Alexander Rudin is a planetary scientist and lecturer at the Moscow Institute of Physics and Technology.

4 תגובות

  1. As we know, a huge part of the world's gold reserves is in vaults in Forth Knox in the USA. Large amounts are in the vaults of major banks and governments around the world. The gold is probably lying in rooms that have not been opened in parts for decades, what is moving are the title deeds to those bars. Since the cost of flying gold from Venus to the Earth is completely impractical and would be horribly expensive, the diligent prospectors will probably be content with leaving the gold to roll across the surface of Venus, under conditions that actually provide much stricter security than the one at Forth Knox and will only transfer the title deeds to the gold parcels among themselves. I foresee greatness for the Venus gold secondary market and binary options trading.

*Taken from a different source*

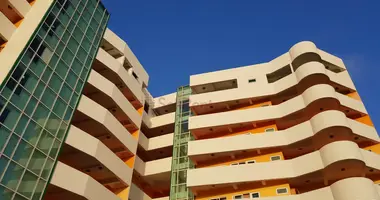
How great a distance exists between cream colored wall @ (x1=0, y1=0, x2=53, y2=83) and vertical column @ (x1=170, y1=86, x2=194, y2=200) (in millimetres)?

  2. Imagine that they discover that there are huge deposits of gold on the surface of Venus,
    But it will turn out that it is not possible to launch a device there that can land on Nega,
    To carve the gold and bring it to Israel and this, because of the temperature conditions
    and the high pressure.
    Will there still be entrepreneurs (states or individuals or corporations) in DHA?
    That they invest capital and resources to create a technology that can import gold into the "country" from "Nega"?

  3. According to Wikipedia, the Russians have previously landed research spacecraft there.
    All in all, this planet is similar in many ways to ours
    And must do research on him, who knows what they will discover

  4. Europe and the other countries that have the ability to carry out space flights, should leave Mars to the Americans, and try to concentrate on Venus. Venus is when it is closest to Earth approximately 40 million km, and Mars 225 million km. Doesn't it make more sense to try to get to Venus first, and have a space station there in orbit? It may be possible to collect water and oxygen from the atmosphere of Venus to sustain the crew. The experience we will gain there can be used by us for the Mars mission, and if any disaster happens, it is easier to help the team on Venus than on Mars.
    It takes about three months to get there, which is half the time it takes to get to Mars.